Ce cœur changeant, d’Agnès Desarthe

C’est peut-être parce que son père prend toujours les mauvaises décisions qu’elle a tendance à laisser la vie choisir pour elle…

Rose est née sur un malentendu. Ou disons plutôt que ses parents se sont mariés sur un malentendu, qu’ils ont d’ailleurs payé assez cher. Elle, de toute façon, c’est surtout sa nounou qui l’a élevée. D’abord au royaume de son enfance, au Danemark, puis en France ou en Afrique. Et puis un jour, plus rien. La nounou tant aimée a disparu et Rose s’est retrouvée seule à vivre une vie de garçon, à chasser des animaux sauvages, manger du singe et boire du champagne avec son militaire de père. Un bon petit soldat, qui un jour a pris le large. Direction Paris, où tout semblait permis, comme dans tous ces livres qu’elle avait dévorés. Mais le Paris de 1909 était aussi périlleux qu’attirant, et la jeune fille y est arrivée sans rien, à la suite d’une mésaventure, déjà. C’est donc sans rien qu’elle a commencé, en récurant une gargote dans un état de quasi-esclavage. Au début, Rose à Paris, c’est Cosette chez les Thénardier.

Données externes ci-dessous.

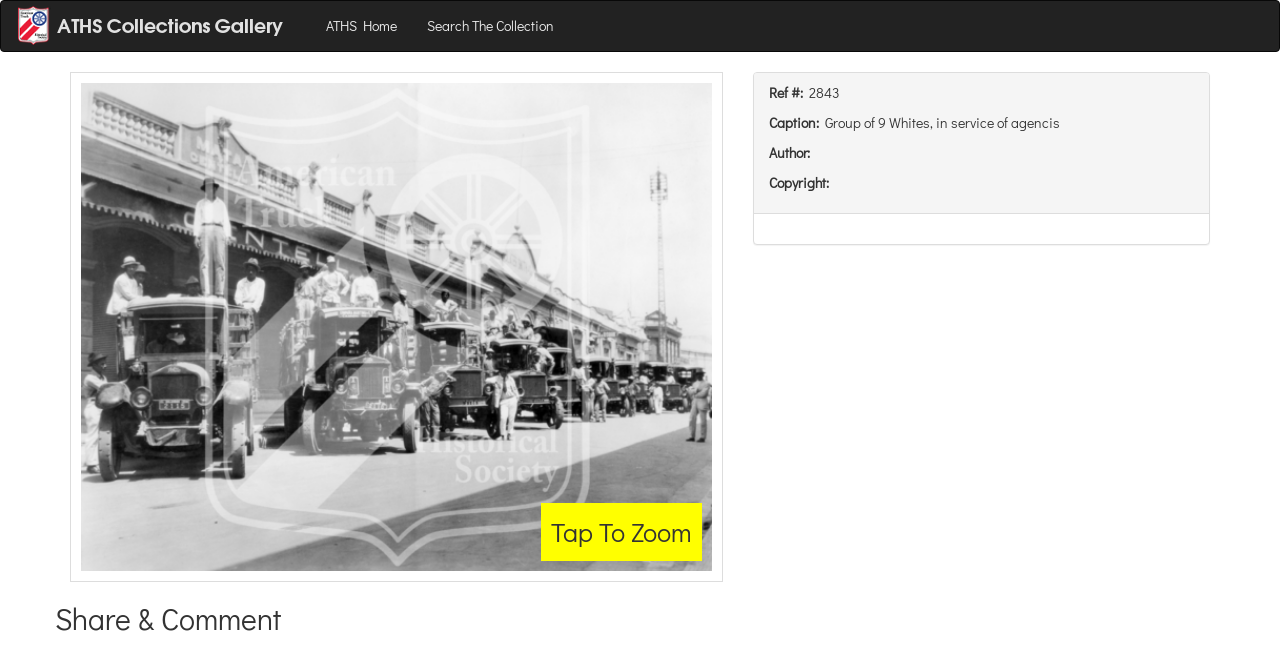

--- FILE ---
content_type: text/html; charset=utf-8
request_url: https://gallery.aths.org/record/322a794d468483b90e22e09923ae870beaaf0070
body_size: 5220
content:
<!DOCTYPE html><html><head><title></title><meta property="og:type" content="product"><meta property="og:title" content="Group of 9 Whites, in service of agencis"><meta property="og:url" content="http://gallery.aths.org/record/322a794d468483b90e22e09923ae870beaaf0070"><meta property="og:description" content="Group of 9 Whites, in service of agencis"><meta property="og:site_name" content="ATHS Collection Gallery"><meta property="og:image" content="http://s3.amazonaws.com/archives.aths.org/pv_322a794d468483b90e22e09923ae870beaaf0070-8d8d8177c16af79f6c018dfe0b6e8d68.png"><meta property="fb:admins" content="1394883157460993"><link rel="stylesheet" href="//maxcdn.bootstrapcdn.com/bootstrap/3.3.1/css/bootstrap.min.css"><link rel="stylesheet" href="//cdnjs.cloudflare.com/ajax/libs/bootstrap3-dialog/1.34.7/css/bootstrap-dialog.min.css"><link rel="stylesheet" href="/stylesheets/lightbox.css"><link rel="stylesheet" href="https://cdn.jsdelivr.net/npm/@fancyapps/ui@5.0/dist/fancybox/fancybox.css"><link rel="stylesheet" href="/stylesheets/fe.css"><script src="//code.jquery.com/jquery-1.11.1.min.js"></script><script src="//maxcdn.bootstrapcdn.com/bootstrap/3.3.1/js/bootstrap.min.js"></script><script src="//cdnjs.cloudflare.com/ajax/libs/bootstrap3-dialog/1.34.7/js/bootstrap-dialog.min.js"></script><script src="https://cdn.jsdelivr.net/npm/@fancyapps/ui@5.0/dist/fancybox/fancybox.umd.js"></script></head><body><nav class="navbar navbar-inverse"><div class="container-fluid"><div class="navbar-header"><button type="button" data-toggle="collapse" data-target="#navbar-target-collapsed" class="navbar-toggle collapsed"><span class="sr-only">Toggle Navigation</span><span class="icon-bar"></span><span class="icon-bar"></span><span class="icon-bar"></span></button><a href="/" class="navbar-brand"><img alt="Brand" style="position:relative; top:-10px;" src="/images/logo-fe.png"></a></div><div id="navbar-target-collapsed" class="collapse navbar-collapse"><ul class="nav navbar-nav"><li><a href="https://www.aths.org">ATHS Home</a></li><li><a href="/search">Search The Collection</a></li></ul><ul class="nav navbar-nav navbar-right"></ul></div></div></nav><div class="container"><div class="row"><div class="col-sm-12 col-md-7"><div style="width:100%; box-style:border-box; padding:10px; border:solid 1px #ddd; position: relative;"><img id="pvi" src="//s3.amazonaws.com/archives.aths.org/pv_322a794d468483b90e22e09923ae870beaaf0070-8d8d8177c16af79f6c018dfe0b6e8d68.png" style="width:100%"><div class="br-popover">Tap To Zoom</div></div></div><div class="col-sm-12 col-md-5"><div class="panel panel-default"><div class="panel-heading"><p><strong>Ref #: &nbsp;</strong>2843</p><p><strong>Caption: &nbsp;</strong>Group of 9 Whites, in service of agencis</p><p><strong>Author: &nbsp;</strong></p><p><strong>Copyright: &nbsp;</strong></p></div><div class="panel-body"></div></div></div></div><div class="row"><h2>Share &amp; Comment</h2><div id="fb-root"><script>(function (d, s, id) {
   var js, fjs = d.getElementsByTagName(s)[0];
   if (d.getElementById(id)) return;
   js = d.createElement(s);
   js.id = id;
   js.src = "//connect.facebook.net/en_US/sdk.js#xfbml=1&appId=100517493465521&version=v2.0";
   fjs.parentNode.insertBefore(js, fjs);
}(document, 'script', 'facebook-jssdk'));</script></div><div data-href="http://gallery.aths.org/record/322a794d468483b90e22e09923ae870beaaf0070" data-layout="standard" data-action="like" data-show-faces="true" data-share="true" class="fb-like"></div><div style="margin-top:10px;"></div><div data-href="http://gallery.aths.org/record/322a794d468483b90e22e09923ae870beaaf0070" data-numposts="10" data-colorscheme="light" data-width="100%" class="fb-comments"></div></div></div><script>function end_session() {
   console.log('end session called');
   window.location.href = '/clear-session';
}

function end_session_dlg(on_continue) {

   // start building the dialog.
   let dlg = new BootstrapDialog();
   dlg.setTitle('Your session is ending');
   dlg.setMessage('<h4>If you would like to continue browsing please click continue.</h4><h4>Your session will automatically close in <span>30</span> seconds</h4>');

   // start a timer for shutting down.
   let remaining = 30;
   let timer = window.setInterval(function () {
      remaining = remaining - 1;
      if (remaining < 1) end_session();
      else {
         dlg.setMessage('<h4>If you would like to continue browsing please click continue.</h4><h4>Your session will automatically close in <span>'+remaining+'</span> seconds</h4>')
      }
   }, 1000);

   dlg.addButton({
      label: 'Continue Browsing',
      cssClass: 'btn-primary',
      action: function () {
         window.clearInterval(timer);
         dlg.close();
         on_continue();
      }
   });
   dlg.addButton({
      label: 'End Session Now',
      cssClass: 'btn-warning',
      action: end_session
   });

   console.log('dlg is', dlg);
   dlg.open();
};

setInterval(() => {
   end_session_dlg(() => {});
}, 600000);
</script><script>let $img = document.getElementById('pvi');
$img.addEventListener('click', (e) => {
   let src = $img.src;
   new Fancybox([{src: src}]);
   // alert('image was clicked: ' + src);
})</script></body></html>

Mais c’est ce qu’il y a de beau chez ce merveilleux personnage imaginé par Agnès Desarthe, Rose ne se laisse jamais abattre. Et la vie, après quelques revers encore, la mène au cœur des Années Folles, parmi des artistes et des intellectuels. Rose y vit désormais avec une femme. Ça va durer, puis s’arrêter. Re-misère. Re-revers. La vie ne cessera de la ballotter mais Rose, avec le stoïcisme qu’elle a hérité de son père, la laissera faire, même si elle y perd des dents.

Le destin de Rose est romanesque au sens le plus noble du terme, plein de hauts, de bas, de rebondissements imprévisibles, de personnages curieux ou inquiétants… C’est tantôt du Dickens, tantôt du Dumas, tantôt, même, du Fitzgerald. Et Agnès Desarthe s’amuse follement à nous balader, elle n’a pas peur des excès, ni des contrastes. Ni du baroque. Elle se permet tout, y compris la poésie, avec sa langue si précise, si riche, si envoûtante. C’est même à Apollinaire qu’elle s’est payé le luxe d’emprunter les mots pour le titre de son roman. Un roman romanesque, ça paraît évident, mais depuis quand n’en avez-vous pas lu un? Un vrai, un bon? Celui-ci est admirable.